#### [EXTRAIT]

——————

Au début des années 80, la pénurie de logements s'est accentuée, comme elle est en train de s'accentuer aujourd'hui, et il est vite apparu à certains malins que l'on pouvait faire des profits énormes - en tout cas encore plus importants - en saucissonnant un immeuble, c'est-à-dire en le vendant appartement par appartement, plutôt qu'en vendant l'immeuble dans son entier. Et c'est ainsi que des dizaines ou des centaines d'immeubles ont vu leur régime juridique être modifié et des régimes de propriété par étage être mis en place et inscrits au registre foncier. C'était la première étape.

——————

#### [DONNÉES BRUTES]
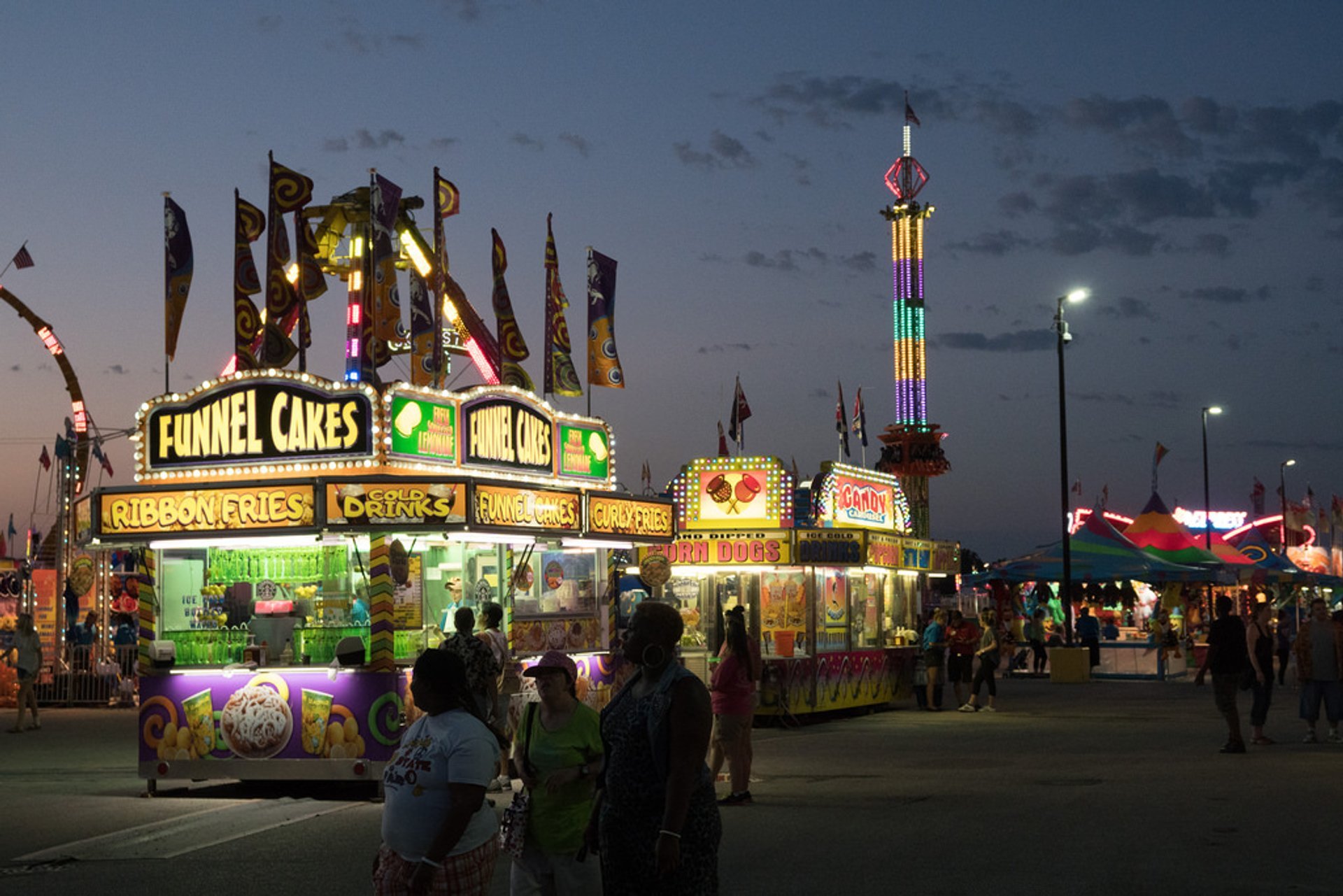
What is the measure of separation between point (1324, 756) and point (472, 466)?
963 centimetres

——————

#### [VOS CONSIGNES]
[1] Recopie l'extrait sur la pénurie de logements de « Au début des » à « la première étape. », en remplaçant « malins » par « spéculateurs ».
[2] Rédige la suite de l'extrait sur la pénurie de logements, à partir de sa dernière phrase.
La liste ci-dessus n'est d'aucune utilité pour ce travail.

#### [RÉPONSES PAR CONSIGNE]
[1]
Au début des années 80, la pénurie de logements s'est accentuée, comme elle est en train de s'accentuer aujourd'hui, et il est vite apparu à certains spéculateurs que l'on pouvait faire des profits énormes - en tout cas encore plus importants - en saucissonnant un immeuble, c'est-à-dire en le vendant appartement par appartement, plutôt qu'en vendant l'immeuble dans son entier. Et c'est ainsi que des dizaines ou des centaines d'immeubles ont vu leur régime juridique être modifié et des régimes de propriété par étage être mis en place et inscrits au registre foncier. C'était la première étape.

[2]
Ensuite, la deuxième étape: c'est évidemment la démarche, la plupart du temps verbale, pour signaler au locataire qu'il avait l'occasion unique d'acheter son appartement et de devenir propriétaire - tous les arguments habituels utilisés par certains représentants des milieux immobiliers - tout en ajoutant que, s'il n'était pas d'accord, il devrait partir... Et c'est en fait ce qui s'est passé ! A partir du moment où un certain nombre de spéculateurs, pour ne pas dire d'aigrefins, se sont rendu compte qu'il y avait de bonnes affaires à effectuer, de nombreux locataires ont reçu leur congé sans la moindre indication des motifs ou, alors, ces motifs étaient fallacieux, le but de l'exercice étant, bien entendu, de faire partir les locataires pour pouvoir vendre ces appartements...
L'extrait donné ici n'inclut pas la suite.